- **ARBEITSAUFTRAG**:
Entnimm den Katalogeintrag zur Grabplatte des Wilhelm Konrad von Ragewitz vollständig und wortgetreu.

- **AUSGEWÄHLTER TEXTAUSZUG**:
_ _ _ _ _ _ _

Inschriftenkatalog: Hohenlohekreis

Katalogartikel in chronologischer Reihenfolge.

DI 73: Hohenlohekreis (2008)

Nr. 778 Öhringen, ev. Stadtkirche (ehem. Stiftskirche), Kreuzgang 1627

Beschreibung

Grabplatte des Wilhelm Konrad von Ragewitz. Im Ostflügel des Kreuzgangs an der äußeren Wand aufgerichtet, zweiter Stein von Norden; zuvor bis vor wenigen Jahren (1993?) an der Südwand des Westflügels1. Sandstein. Umlaufend zwischen profilierten Leisten eingehauener Sterbevermerk (A); im Feld zwei aneinandergeschobene Vollwappen innerhalb eines eingetieften Rundmedaillons, darüber und darunter je zwei Wappenkartuschen mit Beischriften (B) in Schriftbändern; ganz unten eine von einer Fratze bekrönte querrechteckige Kartusche mit Rollwerkrahmen, darin Bibelspruch (C). Bestoßen; in der unteren Hälfte Witterungsschäden durch aufsteigende Feuchtigkeit, Oberfläche sandelt ab.

_ _ _ _ _ _ _

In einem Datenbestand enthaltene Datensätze
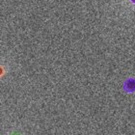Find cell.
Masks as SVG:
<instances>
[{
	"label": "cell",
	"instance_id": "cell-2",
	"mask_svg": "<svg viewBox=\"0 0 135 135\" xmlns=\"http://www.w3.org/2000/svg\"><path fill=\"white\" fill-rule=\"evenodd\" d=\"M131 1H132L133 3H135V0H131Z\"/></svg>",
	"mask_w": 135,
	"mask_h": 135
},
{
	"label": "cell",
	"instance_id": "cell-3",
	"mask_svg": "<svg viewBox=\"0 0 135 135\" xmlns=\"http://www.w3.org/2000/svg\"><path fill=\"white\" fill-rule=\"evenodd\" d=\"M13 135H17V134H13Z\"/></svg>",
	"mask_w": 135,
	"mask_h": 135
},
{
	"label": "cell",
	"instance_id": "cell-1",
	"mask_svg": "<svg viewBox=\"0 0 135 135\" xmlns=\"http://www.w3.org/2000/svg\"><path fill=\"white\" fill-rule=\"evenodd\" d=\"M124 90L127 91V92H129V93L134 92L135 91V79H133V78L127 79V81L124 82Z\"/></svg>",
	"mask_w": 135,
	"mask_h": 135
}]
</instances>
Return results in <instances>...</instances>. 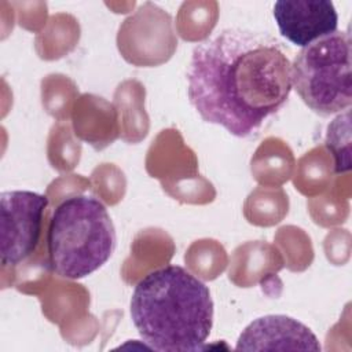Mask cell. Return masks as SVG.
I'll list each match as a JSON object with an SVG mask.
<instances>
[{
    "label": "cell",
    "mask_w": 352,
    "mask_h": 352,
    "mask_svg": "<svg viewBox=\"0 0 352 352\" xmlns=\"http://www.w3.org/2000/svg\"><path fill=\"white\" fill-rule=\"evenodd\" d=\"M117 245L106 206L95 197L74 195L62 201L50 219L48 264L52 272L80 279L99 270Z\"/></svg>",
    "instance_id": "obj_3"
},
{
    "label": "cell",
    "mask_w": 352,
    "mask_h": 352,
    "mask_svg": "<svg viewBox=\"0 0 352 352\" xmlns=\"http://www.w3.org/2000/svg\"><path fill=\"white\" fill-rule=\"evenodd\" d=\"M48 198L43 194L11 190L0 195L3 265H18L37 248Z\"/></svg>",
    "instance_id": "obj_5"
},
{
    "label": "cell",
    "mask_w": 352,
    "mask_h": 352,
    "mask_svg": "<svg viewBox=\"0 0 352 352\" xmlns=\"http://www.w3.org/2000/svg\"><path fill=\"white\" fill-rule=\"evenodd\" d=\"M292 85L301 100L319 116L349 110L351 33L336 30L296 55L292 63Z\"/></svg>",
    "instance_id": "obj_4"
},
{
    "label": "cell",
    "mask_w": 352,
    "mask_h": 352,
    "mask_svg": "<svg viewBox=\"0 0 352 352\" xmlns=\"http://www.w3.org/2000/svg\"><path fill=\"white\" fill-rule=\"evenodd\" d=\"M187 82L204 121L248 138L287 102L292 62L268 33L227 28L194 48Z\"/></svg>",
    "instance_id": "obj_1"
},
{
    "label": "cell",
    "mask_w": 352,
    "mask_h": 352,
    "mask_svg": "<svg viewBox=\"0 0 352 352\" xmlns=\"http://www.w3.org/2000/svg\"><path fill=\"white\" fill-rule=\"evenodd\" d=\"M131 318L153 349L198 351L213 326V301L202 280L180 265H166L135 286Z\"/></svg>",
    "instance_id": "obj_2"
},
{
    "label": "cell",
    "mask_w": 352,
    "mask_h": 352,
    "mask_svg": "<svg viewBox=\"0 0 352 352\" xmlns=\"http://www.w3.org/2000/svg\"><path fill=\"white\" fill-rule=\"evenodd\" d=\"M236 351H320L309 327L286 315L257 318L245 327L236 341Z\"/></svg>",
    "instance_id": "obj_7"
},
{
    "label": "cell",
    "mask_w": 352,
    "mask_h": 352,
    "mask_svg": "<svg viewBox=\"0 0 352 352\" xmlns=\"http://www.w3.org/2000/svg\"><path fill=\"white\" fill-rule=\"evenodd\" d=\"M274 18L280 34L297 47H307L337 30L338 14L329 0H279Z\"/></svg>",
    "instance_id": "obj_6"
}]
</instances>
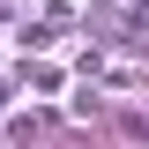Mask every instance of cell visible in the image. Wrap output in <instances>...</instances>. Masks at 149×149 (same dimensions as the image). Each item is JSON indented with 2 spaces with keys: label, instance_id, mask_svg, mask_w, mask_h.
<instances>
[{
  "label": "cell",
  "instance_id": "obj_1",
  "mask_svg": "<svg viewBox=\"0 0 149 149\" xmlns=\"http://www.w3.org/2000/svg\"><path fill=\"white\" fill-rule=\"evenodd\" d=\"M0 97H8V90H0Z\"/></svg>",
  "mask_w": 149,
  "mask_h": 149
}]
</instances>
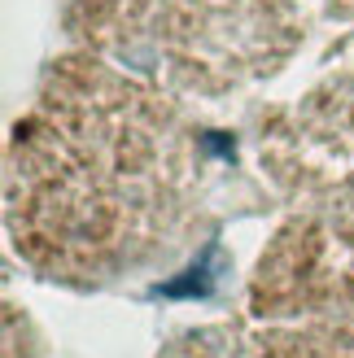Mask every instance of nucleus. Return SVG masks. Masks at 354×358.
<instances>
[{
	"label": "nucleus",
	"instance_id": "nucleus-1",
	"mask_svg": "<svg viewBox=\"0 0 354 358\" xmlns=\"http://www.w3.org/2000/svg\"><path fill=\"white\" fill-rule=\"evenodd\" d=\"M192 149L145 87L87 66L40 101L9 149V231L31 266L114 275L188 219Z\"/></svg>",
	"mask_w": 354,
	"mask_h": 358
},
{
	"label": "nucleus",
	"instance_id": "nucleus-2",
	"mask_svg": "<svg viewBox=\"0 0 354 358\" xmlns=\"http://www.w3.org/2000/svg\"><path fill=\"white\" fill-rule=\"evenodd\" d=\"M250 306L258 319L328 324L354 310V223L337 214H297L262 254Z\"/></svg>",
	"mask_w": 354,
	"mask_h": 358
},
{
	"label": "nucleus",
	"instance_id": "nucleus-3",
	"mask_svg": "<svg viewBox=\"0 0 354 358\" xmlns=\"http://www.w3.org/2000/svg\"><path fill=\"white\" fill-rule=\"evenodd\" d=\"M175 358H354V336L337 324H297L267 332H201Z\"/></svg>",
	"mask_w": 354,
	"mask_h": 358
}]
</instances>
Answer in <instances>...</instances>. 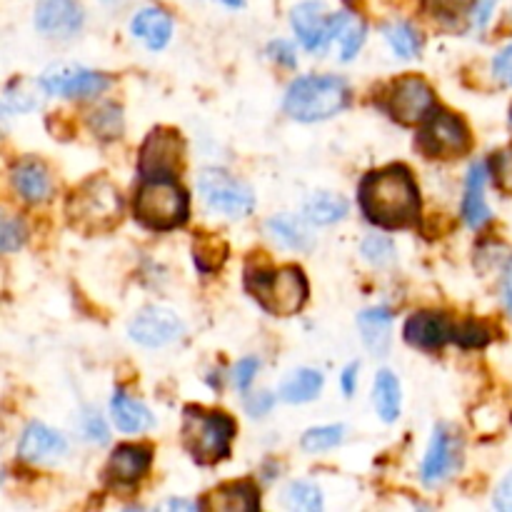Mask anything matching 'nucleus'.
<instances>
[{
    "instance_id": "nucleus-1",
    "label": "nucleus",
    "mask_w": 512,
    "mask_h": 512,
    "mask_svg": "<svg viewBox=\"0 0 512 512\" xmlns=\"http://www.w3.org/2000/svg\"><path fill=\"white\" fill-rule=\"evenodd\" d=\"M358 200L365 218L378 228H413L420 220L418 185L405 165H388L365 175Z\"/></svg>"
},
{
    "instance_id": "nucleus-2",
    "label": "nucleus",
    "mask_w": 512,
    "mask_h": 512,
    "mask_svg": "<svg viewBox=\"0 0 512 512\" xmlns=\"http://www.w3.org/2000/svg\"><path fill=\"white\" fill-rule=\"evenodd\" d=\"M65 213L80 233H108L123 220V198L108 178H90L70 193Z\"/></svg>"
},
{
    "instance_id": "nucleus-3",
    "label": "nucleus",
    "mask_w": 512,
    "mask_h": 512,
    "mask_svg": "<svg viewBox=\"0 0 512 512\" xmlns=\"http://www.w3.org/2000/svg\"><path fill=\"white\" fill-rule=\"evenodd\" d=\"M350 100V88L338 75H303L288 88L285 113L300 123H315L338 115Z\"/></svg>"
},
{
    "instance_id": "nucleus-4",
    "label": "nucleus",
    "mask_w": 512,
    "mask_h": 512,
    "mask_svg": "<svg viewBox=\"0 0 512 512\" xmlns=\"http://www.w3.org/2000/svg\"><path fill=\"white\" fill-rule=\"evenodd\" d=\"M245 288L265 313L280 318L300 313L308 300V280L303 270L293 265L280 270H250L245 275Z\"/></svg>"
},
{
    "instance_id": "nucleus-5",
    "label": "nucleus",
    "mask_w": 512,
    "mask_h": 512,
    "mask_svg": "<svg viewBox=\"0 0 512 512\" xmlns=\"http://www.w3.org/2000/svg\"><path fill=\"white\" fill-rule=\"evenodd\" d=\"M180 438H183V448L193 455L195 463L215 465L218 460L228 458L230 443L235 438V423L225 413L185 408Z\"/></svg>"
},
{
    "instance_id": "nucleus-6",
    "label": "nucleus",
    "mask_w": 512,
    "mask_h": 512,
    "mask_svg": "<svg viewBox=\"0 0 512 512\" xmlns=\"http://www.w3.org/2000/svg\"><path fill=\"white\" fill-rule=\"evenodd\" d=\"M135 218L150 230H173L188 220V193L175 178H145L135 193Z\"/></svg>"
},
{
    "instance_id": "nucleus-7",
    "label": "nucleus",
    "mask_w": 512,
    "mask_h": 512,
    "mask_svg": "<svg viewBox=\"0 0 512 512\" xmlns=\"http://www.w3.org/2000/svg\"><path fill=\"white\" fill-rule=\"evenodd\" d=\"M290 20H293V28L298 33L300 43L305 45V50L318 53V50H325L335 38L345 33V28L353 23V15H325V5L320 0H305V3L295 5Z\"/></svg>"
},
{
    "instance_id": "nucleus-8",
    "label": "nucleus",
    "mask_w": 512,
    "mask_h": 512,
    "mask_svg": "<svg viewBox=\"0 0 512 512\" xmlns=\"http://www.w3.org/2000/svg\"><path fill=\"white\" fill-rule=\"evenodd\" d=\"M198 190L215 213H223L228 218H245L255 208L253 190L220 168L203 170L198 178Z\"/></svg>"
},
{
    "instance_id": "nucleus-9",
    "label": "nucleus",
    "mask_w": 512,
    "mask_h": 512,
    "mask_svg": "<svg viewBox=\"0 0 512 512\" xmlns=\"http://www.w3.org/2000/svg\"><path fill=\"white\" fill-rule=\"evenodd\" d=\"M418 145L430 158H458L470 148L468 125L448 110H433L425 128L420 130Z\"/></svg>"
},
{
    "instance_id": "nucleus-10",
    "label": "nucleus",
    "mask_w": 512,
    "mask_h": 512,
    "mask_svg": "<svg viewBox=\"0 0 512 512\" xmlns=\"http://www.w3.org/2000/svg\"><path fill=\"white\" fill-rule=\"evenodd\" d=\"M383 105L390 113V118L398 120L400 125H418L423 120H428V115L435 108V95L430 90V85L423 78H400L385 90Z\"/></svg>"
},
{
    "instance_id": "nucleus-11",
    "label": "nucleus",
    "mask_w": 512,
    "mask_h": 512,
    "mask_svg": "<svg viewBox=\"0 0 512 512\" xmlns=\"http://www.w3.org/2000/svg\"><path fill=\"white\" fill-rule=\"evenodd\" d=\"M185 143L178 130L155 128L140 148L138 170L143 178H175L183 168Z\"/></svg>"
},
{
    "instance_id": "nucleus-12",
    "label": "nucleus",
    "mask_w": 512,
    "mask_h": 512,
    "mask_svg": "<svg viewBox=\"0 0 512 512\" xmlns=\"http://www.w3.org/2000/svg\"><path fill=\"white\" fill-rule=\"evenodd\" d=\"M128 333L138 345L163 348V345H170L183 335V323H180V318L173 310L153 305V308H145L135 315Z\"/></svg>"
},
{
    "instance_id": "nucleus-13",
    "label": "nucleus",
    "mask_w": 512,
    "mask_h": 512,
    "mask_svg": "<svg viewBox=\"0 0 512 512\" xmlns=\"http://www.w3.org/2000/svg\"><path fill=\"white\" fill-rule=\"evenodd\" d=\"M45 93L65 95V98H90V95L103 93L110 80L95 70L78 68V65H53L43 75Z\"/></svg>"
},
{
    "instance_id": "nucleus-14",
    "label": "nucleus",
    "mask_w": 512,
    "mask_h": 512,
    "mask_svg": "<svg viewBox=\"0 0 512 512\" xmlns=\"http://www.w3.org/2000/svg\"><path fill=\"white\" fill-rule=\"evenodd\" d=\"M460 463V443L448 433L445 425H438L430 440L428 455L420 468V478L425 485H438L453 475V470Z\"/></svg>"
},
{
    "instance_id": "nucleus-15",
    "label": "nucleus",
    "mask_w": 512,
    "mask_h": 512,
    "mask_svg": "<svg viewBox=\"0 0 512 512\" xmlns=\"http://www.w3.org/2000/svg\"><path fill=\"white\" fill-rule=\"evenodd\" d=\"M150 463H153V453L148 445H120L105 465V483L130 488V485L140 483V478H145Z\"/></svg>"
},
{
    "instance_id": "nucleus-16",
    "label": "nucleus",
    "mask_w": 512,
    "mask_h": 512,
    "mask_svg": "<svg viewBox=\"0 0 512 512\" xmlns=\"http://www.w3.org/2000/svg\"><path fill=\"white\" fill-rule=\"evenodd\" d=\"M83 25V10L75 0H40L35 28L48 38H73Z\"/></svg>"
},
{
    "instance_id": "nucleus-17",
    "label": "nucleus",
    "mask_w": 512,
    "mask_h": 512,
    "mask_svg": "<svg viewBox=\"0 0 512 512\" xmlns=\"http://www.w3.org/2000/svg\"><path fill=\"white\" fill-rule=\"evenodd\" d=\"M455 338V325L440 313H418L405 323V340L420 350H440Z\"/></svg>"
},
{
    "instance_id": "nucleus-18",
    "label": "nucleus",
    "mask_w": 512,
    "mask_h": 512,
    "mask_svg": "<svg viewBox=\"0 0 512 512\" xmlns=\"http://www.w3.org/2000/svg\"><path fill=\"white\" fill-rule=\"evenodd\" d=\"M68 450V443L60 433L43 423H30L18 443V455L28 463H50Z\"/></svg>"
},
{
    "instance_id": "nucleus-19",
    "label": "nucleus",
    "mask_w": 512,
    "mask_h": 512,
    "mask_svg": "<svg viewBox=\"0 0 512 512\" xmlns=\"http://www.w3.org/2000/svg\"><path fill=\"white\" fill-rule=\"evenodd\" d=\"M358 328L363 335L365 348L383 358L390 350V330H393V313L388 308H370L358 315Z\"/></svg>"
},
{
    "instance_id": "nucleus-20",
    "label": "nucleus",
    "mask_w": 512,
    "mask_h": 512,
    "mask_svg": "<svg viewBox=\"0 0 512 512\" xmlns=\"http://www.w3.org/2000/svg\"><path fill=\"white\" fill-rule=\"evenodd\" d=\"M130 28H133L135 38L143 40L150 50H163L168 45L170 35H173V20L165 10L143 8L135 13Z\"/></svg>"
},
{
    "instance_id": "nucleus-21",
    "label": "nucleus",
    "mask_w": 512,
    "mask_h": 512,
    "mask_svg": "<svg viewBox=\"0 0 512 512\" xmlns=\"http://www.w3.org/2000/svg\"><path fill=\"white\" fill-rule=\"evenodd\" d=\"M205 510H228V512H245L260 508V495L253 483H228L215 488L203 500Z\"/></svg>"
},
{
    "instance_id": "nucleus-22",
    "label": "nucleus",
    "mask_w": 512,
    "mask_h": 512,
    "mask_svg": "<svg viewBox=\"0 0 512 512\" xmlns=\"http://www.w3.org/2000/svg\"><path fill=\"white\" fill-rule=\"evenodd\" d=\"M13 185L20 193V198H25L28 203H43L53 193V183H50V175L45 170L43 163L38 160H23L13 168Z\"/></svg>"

_ _ _ _ _ _ _

- **ERGEBNIS**:
Inschriftenkatalog: Hohenlohekreis

Katalogartikel in chronologischer Reihenfolge.

DI 73: Hohenlohekreis (2008)

Nr. 778 Öhringen, ev. Stadtkirche (ehem. Stiftskirche), Kreuzgang 1627

Beschreibung

Grabplatte des Wilhelm Konrad von Ragewitz. Im Ostflügel des Kreuzgangs an der äußeren Wand aufgerichtet, zweiter Stein von Norden; zuvor bis vor wenigen Jahren (1993?) an der Südwand des Westflügels1. Sandstein. Umlaufend zwischen profilierten Leisten eingehauener Sterbevermerk (A); im Feld zwei aneinandergeschobene Vollwappen innerhalb eines eingetieften Rundmedaillons, darüber und darunter je zwei Wappenkartuschen mit Beischriften (B) in Schriftbändern; ganz unten eine von einer Fratze bekrönte querrechteckige Kartusche mit Rollwerkrahmen, darin Bibelspruch (C). Bestoßen; in der unteren Hälfte Witterungsschäden durch aufsteigende Feuchtigkeit, Oberfläche sandelt ab.